1988年2月10日、日本の平穏な水曜日は「伝説」の幕開けとともに一変しました。ファミリーコンピュータ用ソフト『ドラゴンクエストIII そして伝説へ…』の発売日、全国の家電量販店や玩具店の前には、開店前から数千人規模の長蛇の列が出現したのです。
この日の熱狂は、もはや娯楽の域を超えた「事件」でした。学校をサボって列に並ぶ小中学生や、仕事を「親戚の法事」と偽って休む大人が続出し、全国で補導者や欠勤者が相次ぐという異常事態に発展したのです。あまりの過熱ぶりに、並んでいる子供からソフトを強奪する「ドラクエ狩り」まで発生し、ニュース番組がトップニュースで社会問題を報じるほどでした。

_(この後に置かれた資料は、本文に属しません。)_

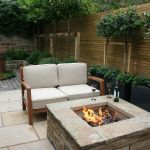 Fire Pit Seating Ideas 46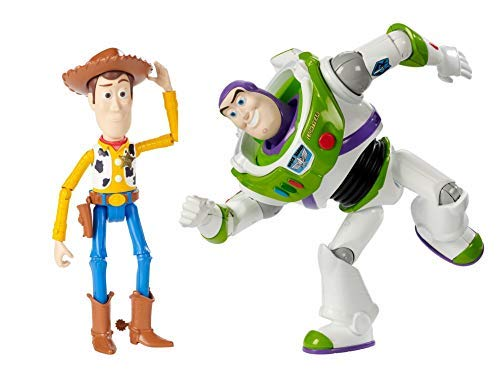 """Disney Toy Story Woody & Buzz Figures, 7"""" - 2 Pack"""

これに頭を抱えたのが警察や文部省です。事態を重く見た当局の指導により、以降、ドラクエの新作は「平日に発売してはいけない」という前代未聞の暗黙のルールが業界に定着しました。私たちが今、大作ゲームを週末に安心して遊べるのは、実はこの日の大混乱があったからなのです。

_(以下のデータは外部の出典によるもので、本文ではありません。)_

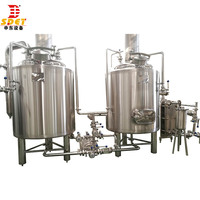 Craft Beer Brewery Equipment/Fermentation Tank/Complete Brewing System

また、本作は「勇者」という存在を定義し、自分たちの冒険が過去作へと繋がる衝撃の結末を用意していました。単なるゲームソフトが、日本人の共通言語として「文化」に昇格した瞬間。あの日の冬空の下、震えながら列に並んだ人々の熱気は、今も日本のゲーム史の中で伝説として語り継がれています。